Il finale di Criminal Minds 15, che rappresenta la conclusione dell’intera serie poliziesca di CBS, è già andato in onda negli Stati Uniti: gli agenti dell’Unità di Analisi Comportamentale dell’FBI, esperti profiler a caccia di killer seriali che sconvolgono l’America, si congedano dal pubblico dopo quindici anni di successo in tv ed altrettante stagioni ricche di casi, spesso anche tratti dalla cronaca nera.

Il finale di Criminal Minds 15, come previsto, si è svolto all’insegna dell’ultimo scontro col nemico pubblico di questa stagione, il cosiddetto Camaleonte, il serial killer misogino Everett Lynch (Michael Mosley) che già un anno fa aveva minacciato di morte il capo Rossi (Joe Mantegna).
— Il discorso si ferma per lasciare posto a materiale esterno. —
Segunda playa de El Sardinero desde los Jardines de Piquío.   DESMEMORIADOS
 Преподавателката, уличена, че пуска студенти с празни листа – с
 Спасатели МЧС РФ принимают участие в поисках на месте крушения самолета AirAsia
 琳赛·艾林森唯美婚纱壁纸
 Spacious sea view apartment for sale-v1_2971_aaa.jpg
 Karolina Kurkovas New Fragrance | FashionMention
Senza svelare l’epilogo del caso – visto che la stagione è ancora in onda in Italia, ogni venerdì in prima serata su FoxCrime – si può però dire che il finale di Criminal Minds ha trovato un escamotage molto veloce e poco impegnativo per omaggiare la storia della serie e i suoi volti più amati.

ATTENZIONE SPOILER!

Nella caccia convulsa al Camaleonte, tra rincorse, sparatorie ed esplosioni, Spencer (Matthew Gray Gubler) finisce in coma ed è durante la sua incoscienza che tornano in video alcuni dei volti storici di Criminal Minds, che appaiono in una sorta di visione onirica in una serie di flahback. Nei suoi sogni distorti ci sono Derek (Shemar Moore, oggi protagonista di SWAT), Gideon (Mandy Patinkin), Strauss (Jayne Atkinson), Maeve (Beth Riesgraf) e anche il grande co-protagonista di ben 12 stagioni, Thomas Gibson (Hotch), cacciato dalla produzione dopo pesanti diverbi con gli sceneggiatori durante la dodicesima stagione. Una trovata deludente per chi si aspettava una vera reunion per il finale di serie o almeno un’apparizione dal vero di qualche volto storico: gli sceneggiatori hanno preferito affidarsi a materiale d’archivio anziché riportare in scena attori in carne ed ossa, ovviando così alla difficoltà di inserirli in modo coerente in una trama orizzontale che ha occupato l’intera stagione e che difficilmente avrebbe potuto prevedere il loro coinvolgimento.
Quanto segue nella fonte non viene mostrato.